The .td file is actually generated by a script and if you notice it already contains some (not many) regular expressions when possible,
For the SKX scheduling, for example, there are many regular expressions that include the broadcast, mask and zeroing bits for all relevant AVX512 instructions.
The problem is that there are not many opportunities to group instructions into regular expressions.
For example, the MMX_* is spread between groups 1, 2,3,8,9,12, etc.
The differences between the groups could be in any of the latency, number of uOps or the ports used by the uOPs.
This makes it hard to use regular expressions.

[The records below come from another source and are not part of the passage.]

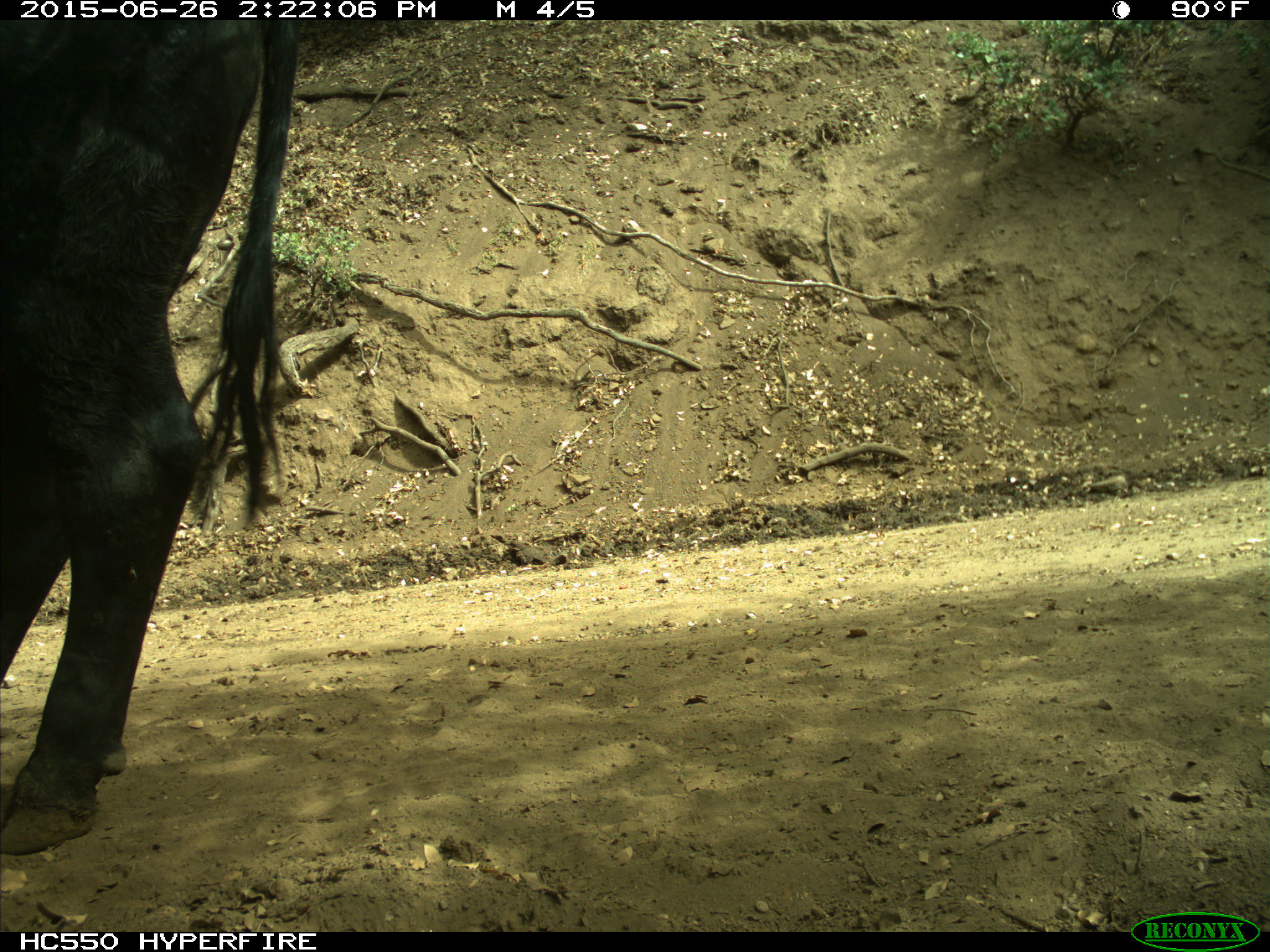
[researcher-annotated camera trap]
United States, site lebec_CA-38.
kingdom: Animalia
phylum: Chordata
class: Mammalia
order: Artiodactyla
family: Bovidae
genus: Bos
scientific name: Bos taurus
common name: domestic cow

This modified version of the SkylakeClient schedulings does indeed show gains on SKL without apparent regressions when compared to the existing SKL schedulings.
Thus, we are motivated to continue with the process of updating all X86 target schedulings.
Next step, once this patch is committed, is to submit the Broadwell schedulings for review.

RKSimon accepted this revision.Oct 16 2017, 10:57 AM

LGTM. I'm intending to add MMX scheduling tests shortly so if they land before this you may need to rebase + regenerate.

This revision is now accepted and ready to land.Oct 16 2017, 10:57 AM
This revision was automatically updated to reflect the committed changes.